Nguyen Linda, Robson Matthew J, Healy Jason R, Scandinaro Anna L, Matsumoto Rae R
Department of Basic Pharmaceutical Sciences, and Department of Behavioral Medicine and Psychiatry, West Virginia University, Morgantown, West Virginia, United States of America.
PLoS One. 2014 Feb 28;9(2):e89985. doi: 10.1371/journal.pone.0089985. eCollection 2014.
Dextromethorphan is an antitussive with a high margin of safety that has been hypothesized to display rapid-acting antidepressant activity based on pharmacodynamic similarities to the N-methyl-D-aspartate (NMDA) receptor antagonist ketamine. In addition to binding to NMDA receptors, dextromethorphan binds to sigma-1 (σ1) receptors, which are believed to be protein targets for a potential new class of antidepressant medications. The purpose of this study was to determine whether dextromethorphan elicits antidepressant-like effects and the involvement of σ1 receptors in mediating its antidepressant-like actions. The antidepressant-like effects of dextromethorphan were assessed in male, Swiss Webster mice using the forced swim test. Next, σ1 receptor antagonists (BD1063 and BD1047) were evaluated in conjunction with dextromethorphan to determine the involvement of σ receptors in its antidepressant-like effects.
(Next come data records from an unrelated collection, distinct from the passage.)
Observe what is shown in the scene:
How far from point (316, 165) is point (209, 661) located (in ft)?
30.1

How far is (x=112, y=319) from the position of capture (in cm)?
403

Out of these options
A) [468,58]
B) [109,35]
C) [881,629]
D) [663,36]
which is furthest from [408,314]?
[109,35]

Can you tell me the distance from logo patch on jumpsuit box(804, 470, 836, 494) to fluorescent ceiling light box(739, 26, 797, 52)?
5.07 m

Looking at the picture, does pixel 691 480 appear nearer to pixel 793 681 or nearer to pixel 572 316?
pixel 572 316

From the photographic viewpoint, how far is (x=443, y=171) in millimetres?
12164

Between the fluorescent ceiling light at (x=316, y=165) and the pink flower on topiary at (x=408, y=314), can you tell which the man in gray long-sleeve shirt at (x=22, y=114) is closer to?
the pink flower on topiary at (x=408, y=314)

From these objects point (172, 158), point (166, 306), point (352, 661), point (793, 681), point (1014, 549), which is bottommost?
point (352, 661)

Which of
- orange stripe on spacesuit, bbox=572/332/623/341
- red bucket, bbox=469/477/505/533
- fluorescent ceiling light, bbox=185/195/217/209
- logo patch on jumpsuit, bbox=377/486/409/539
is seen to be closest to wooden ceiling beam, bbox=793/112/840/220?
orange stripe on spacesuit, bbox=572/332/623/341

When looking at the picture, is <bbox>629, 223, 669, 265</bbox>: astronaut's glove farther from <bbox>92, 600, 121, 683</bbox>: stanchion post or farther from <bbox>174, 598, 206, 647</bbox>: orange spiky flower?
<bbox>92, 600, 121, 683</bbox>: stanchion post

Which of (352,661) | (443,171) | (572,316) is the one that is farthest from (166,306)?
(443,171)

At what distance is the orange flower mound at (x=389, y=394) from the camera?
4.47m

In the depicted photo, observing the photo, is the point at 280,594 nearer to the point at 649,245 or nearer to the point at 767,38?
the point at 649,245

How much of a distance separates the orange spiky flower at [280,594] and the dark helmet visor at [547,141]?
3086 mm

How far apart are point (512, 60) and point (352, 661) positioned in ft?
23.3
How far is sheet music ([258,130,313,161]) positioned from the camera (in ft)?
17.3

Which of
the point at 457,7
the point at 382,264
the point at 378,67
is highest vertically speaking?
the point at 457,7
Quinidine, a cytochrome P450 (CYP) 2D6 inhibitor, was also evaluated in conjunction with dextromethorphan to increase the bioavailability of dextromethorphan and reduce exposure to additional metabolites. Finally, saturation binding assays were performed to assess the manner in which dextromethorphan interacts at the σ1 receptor. Our results revealed dextromethorphan displays antidepressant-like effects in the forced swim test that can be attenuated by pretreatment with σ1 receptor antagonists, with BD1063 causing a shift to the right in the dextromethorphan dose response curve. Concomitant administration of quinidine potentiated the antidepressant-like effects of dextromethorphan. Saturation binding assays revealed that a Ki concentration of dextromethorphan reduces both the Kd and the Bmax of (3)H-pentazocine binding to σ1 receptors. Taken together, these data suggest that dextromethorphan exerts some of its antidepressant actions through σ1 receptors.
右美沙芬是一种安全性高的止咳药,基于其与N-甲基-D-天冬氨酸(NMDA)受体拮抗剂氯胺酮的药效学相似性,有人推测它可能具有快速起效的抗抑郁活性。除了与NMDA受体结合外,右美沙芬还与σ1受体结合,而σ1受体被认为是一类潜在新型抗抑郁药物的蛋白质靶点。本研究的目的是确定右美沙芬是否能产生类抗抑郁作用,以及σ1受体是否参与介导其类抗抑郁作用。采用强迫游泳试验,在雄性瑞士韦伯斯特小鼠中评估右美沙芬的类抗抑郁作用。接下来,将σ1受体拮抗剂(BD1063和BD1047)与右美沙芬联合使用,以确定σ受体是否参与其类抗抑郁作用。还将细胞色素P450(CYP)2D6抑制剂奎尼丁与右美沙芬联合使用,以提高右美沙芬的生物利用度并减少对其他代谢产物的暴露。最后,进行饱和结合试验,以评估右美沙芬与σ1受体相互作用的方式。我们的结果显示,右美沙芬在强迫游泳试验中表现出类抗抑郁作用,而预先使用σ1受体拮抗剂可减弱这种作用,BD1063可使右美沙芬剂量反应曲线向右移动。奎尼丁与右美沙芬同时给药可增强其类抗抑郁作用。饱和结合试验表明,右美沙芬的Ki浓度可降低[(3)H](+)-喷他佐辛与σ受体结合的Kd和Bmax。综上所述,这些数据表明右美沙芬通过σ1受体发挥其部分抗抑郁作用。